That may have already started to happen in some places. While sale prices were down 4.5 percent in the Northeast and 5.6 percent in the West in February from a year earlier, according to the National Association of Realtors, they were up 5 percent in the Midwest and 2.7 percent in the South. The median sale price in Manhattan may have fallen 7 percent in February 2023, to $1.06 million, compared to the same time year ago, according to data compiled by Miller Samuel, but in Orlando, Fla., prices were up almost 4 percent, to a median of $358,000. In other cities, like Houston, prices remained virtually flat, falling less than 1 percent, to a median of $302,250, during the same period, according to Miller Samuel.

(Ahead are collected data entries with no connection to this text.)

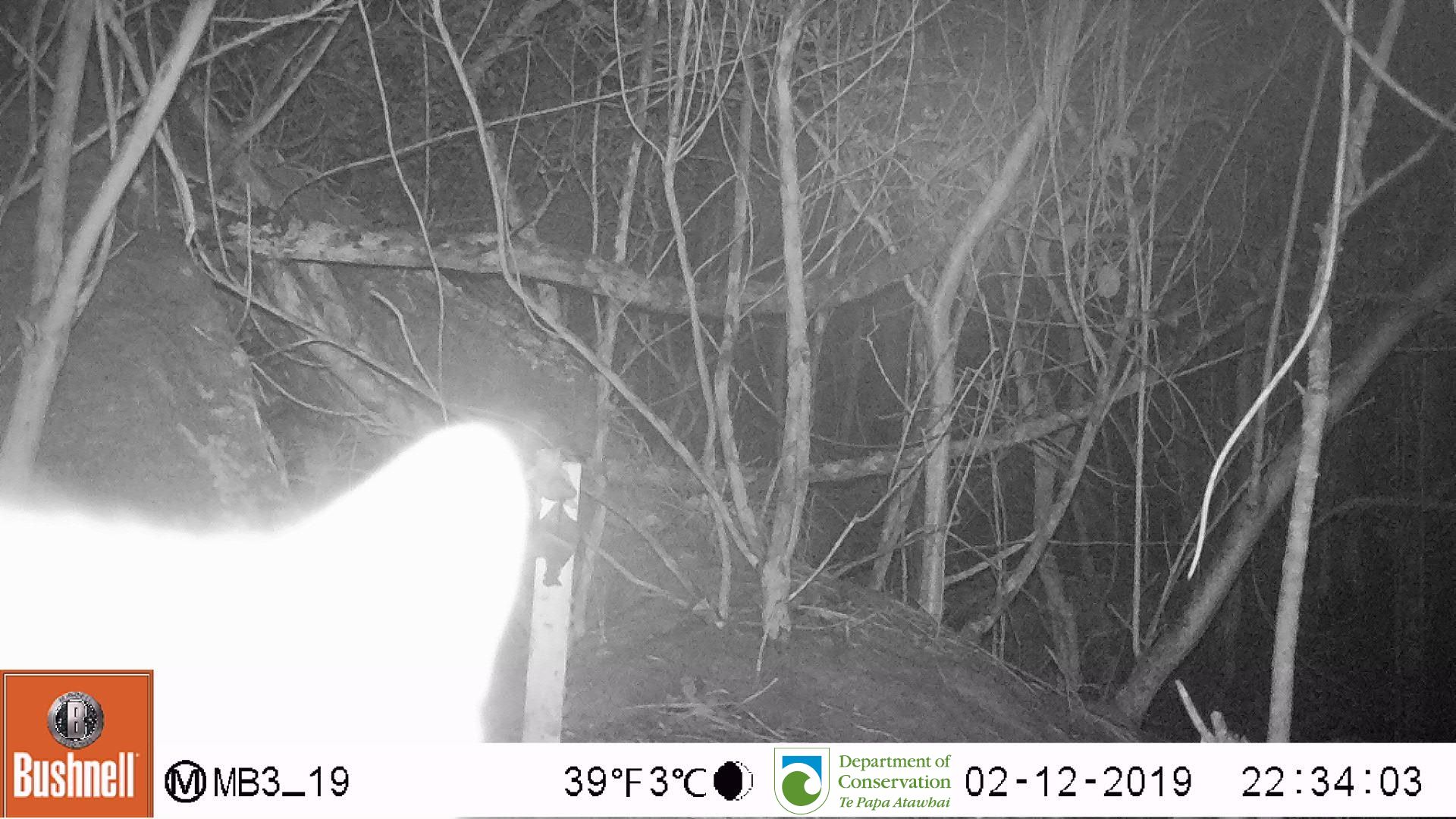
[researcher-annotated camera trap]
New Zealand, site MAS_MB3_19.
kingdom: Animalia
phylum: Chordata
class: Mammalia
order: Carnivora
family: Felidae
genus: Felis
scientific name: Felis catus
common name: domestic cat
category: cat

But even without a price increase, buying a house today is more expensive than it was a year ago, and considerably more expensive than it was before home prices rose at their fastest pace in history during the first part of the pandemic.

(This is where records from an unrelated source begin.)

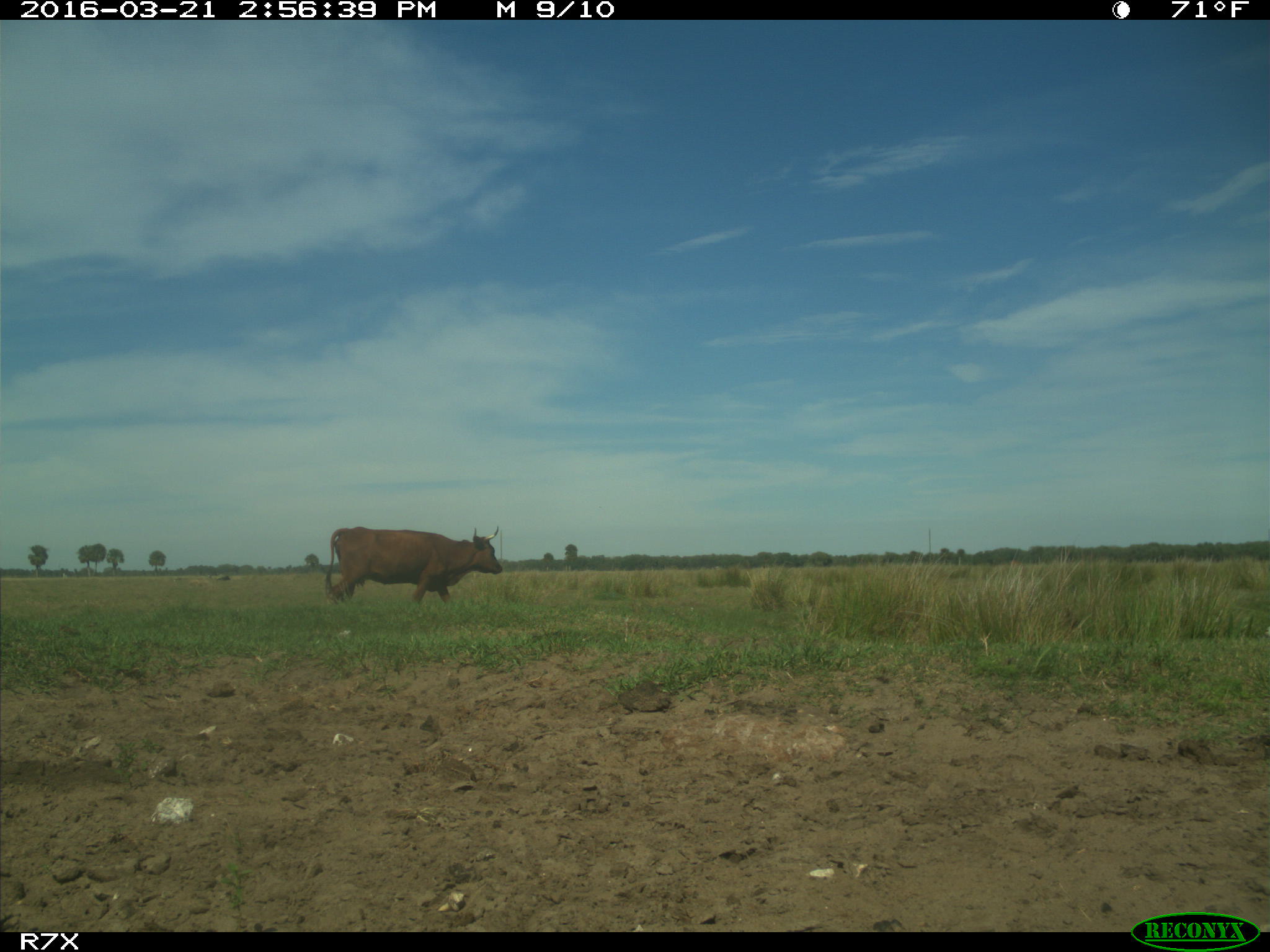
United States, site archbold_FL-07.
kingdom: Animalia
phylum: Chordata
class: Mammalia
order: Artiodactyla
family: Bovidae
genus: Bos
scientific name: Bos taurus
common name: domestic cow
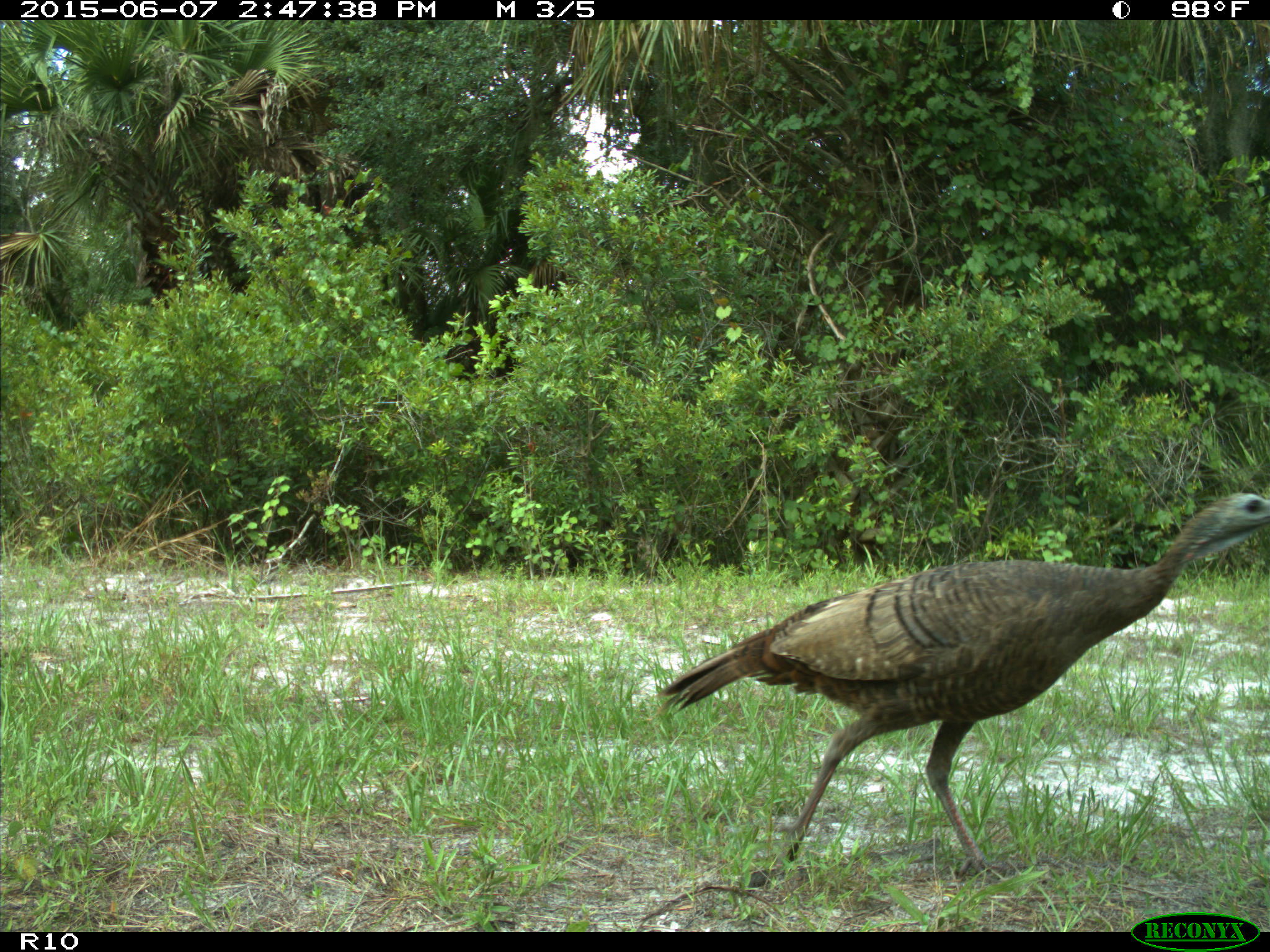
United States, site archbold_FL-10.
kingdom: Animalia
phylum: Chordata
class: Aves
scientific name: Aves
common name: birds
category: unidentified bird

Buy a median-price home today, with a 20 percent down payment on a 30-year loan, and you’ll pay $1,808 a month in principal and interest, 23 percent more a month than you would have paid if you bought the same home a year ago, when the median sale price was $367,225 and interest rates were 4.42 percent.

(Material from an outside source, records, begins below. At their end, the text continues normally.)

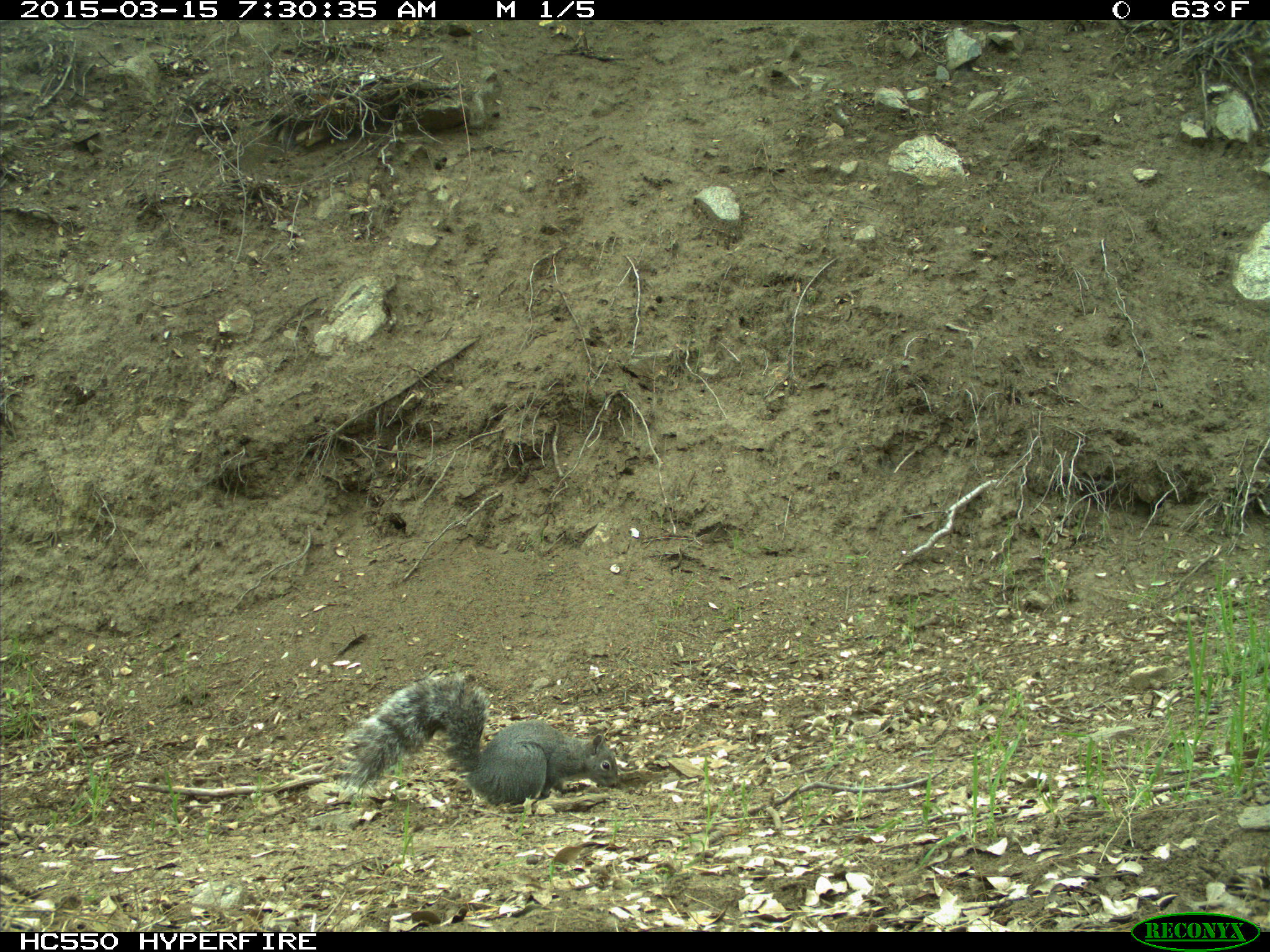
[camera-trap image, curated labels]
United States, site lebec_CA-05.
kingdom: Animalia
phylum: Chordata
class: Mammalia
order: Rodentia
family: Sciuridae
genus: Sciurus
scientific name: Sciurus carolinensis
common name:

If that depresses you, are you sitting down? That house you buy today will cost you 84 percent more a month to own than it would have if you bought it in March 2019, when the median price was $255,875, interest rates were 4.06 percent, and your monthly payments would have been a humble $984.
A buyer’s only reprieve, it would seem, is a drop in interest rates. But how likely is that? Bob Walters, the chief executive of Rocket Mortgage, predicts that mortgage rates will remain stable, or maybe slip a little in the months ahead, barring “an unwelcome inflation report.”